Non riprenderò la scarna recensione lasciata sul social network dei lettori, un po' confusa e fatta troppo a caldo. Proverò però a dire cosa non va nella (mastodontica) opera di Stephen King, una storia che avrebbe voluto scrivere nel 1972 e che ha dovuto aspettare altri trent'anni prima di vedere luce in libreria. L'inizio è eccellente e un po' sorprende, considerando che spesso King, nelle sue opere più lunghe, tende ad essere particolarmente descrittivo (e falsamente dispersivo) in avvio, mentre qui mette subito la quinta e spinge sul gas. Il tema è quello dei viaggi nel tempo, ma il modo studiato, inspiegabile e fantascientifico, è affascinante e convincente. Poi c'è il finale. Un po' tirato per i capelli, un catastrofismo sintetizzato in poche pagine per chiudere un cerchio, per dare fiato ad un mattone che per lunghi tratti, senza mai perdere il filo, ha però rischiato di perdersi nel nulla.

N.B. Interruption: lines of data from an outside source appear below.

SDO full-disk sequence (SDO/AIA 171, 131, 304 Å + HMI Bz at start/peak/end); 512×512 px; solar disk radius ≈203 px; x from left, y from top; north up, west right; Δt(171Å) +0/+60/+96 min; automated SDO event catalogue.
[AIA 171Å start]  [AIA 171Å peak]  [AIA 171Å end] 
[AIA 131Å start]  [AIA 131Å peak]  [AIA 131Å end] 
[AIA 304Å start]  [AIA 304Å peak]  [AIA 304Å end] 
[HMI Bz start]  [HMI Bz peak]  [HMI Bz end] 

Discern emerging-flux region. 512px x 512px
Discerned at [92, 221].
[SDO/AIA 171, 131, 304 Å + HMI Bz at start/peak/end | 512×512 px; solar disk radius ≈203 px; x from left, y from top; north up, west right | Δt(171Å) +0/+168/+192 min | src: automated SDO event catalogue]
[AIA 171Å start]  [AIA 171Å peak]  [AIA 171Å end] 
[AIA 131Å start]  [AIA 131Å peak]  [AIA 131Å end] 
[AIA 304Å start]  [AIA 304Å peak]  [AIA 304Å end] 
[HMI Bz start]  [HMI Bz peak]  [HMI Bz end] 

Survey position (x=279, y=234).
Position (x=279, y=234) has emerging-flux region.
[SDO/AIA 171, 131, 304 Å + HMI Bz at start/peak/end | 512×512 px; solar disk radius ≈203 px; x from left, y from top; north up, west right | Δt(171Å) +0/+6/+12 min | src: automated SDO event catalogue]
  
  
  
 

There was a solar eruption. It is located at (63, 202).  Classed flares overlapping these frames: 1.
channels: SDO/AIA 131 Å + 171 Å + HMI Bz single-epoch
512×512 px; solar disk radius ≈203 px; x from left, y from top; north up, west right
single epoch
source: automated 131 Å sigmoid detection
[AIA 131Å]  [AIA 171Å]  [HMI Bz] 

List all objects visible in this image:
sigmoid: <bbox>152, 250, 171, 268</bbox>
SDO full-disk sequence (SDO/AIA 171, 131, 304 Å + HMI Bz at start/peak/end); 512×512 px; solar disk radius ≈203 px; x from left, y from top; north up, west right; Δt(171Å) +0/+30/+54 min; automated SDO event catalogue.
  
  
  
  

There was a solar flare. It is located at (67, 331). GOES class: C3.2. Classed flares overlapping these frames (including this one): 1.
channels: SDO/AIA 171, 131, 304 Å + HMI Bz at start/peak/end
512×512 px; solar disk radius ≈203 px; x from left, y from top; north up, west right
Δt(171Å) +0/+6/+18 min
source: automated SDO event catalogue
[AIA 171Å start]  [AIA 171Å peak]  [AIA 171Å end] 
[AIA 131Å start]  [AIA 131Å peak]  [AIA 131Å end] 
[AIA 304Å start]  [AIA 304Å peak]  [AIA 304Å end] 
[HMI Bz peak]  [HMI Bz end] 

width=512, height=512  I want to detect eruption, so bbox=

Sì, perché se qualcuno non lo avesse capito dal titolo (o dalla copertina), il protagonista del libro torna nel passato per fermare Lee Harvey Oswald quel 22 novembre del 1963 a Dallas. Fermare lui e salvare JFK, il presidente. Ecco, detto questo qualcuno dovrebbe già annusare il rischio di suicidio narrativo. Non si parla di un solo evento, ma di un libro che mischia la favolosa storia d'amore del protagonista con la sua bella scovata nel passato (tale Sadie, gnoccolona da calendario ideata da King per gli anni 50) e le imprese dello stesso Jake-George (nome del presente e del passato) da segugio di Oswald. Da un lato una storia d'amore per un paese e per una donna, a volte troppo melensa e con poche emozioni in grado di arrivare davvero dritte al lettore seppur scorrevole e con qualche buona intuizione anni 50. Dall'altro una spy story che non può mai forzare la mano perché porterebbe King a dover ridisegnare un personaggio realmente esistito e ad entrare in un terreno che nessuno conosce (Oswald fu assassinato da Jack Ruby senza aver mai rilasciato alcuna dichiarazione) per cercare di far reggere il gioco. Non osando tanto King si spegne per lunghi tratti, non riesce ad animare davvero le pagine, non le rende credibili. Se il pronti-via è eccellente ed è molto in stile King (con la sua Derry, la culla del male, e immensi riferimenti ad It) con i tempi giusti, la suspence, le continue frasi ironiche che spezzano la tensione, il resto del libro è uno scrigno dal quale lo scrittore fatica ad uscire.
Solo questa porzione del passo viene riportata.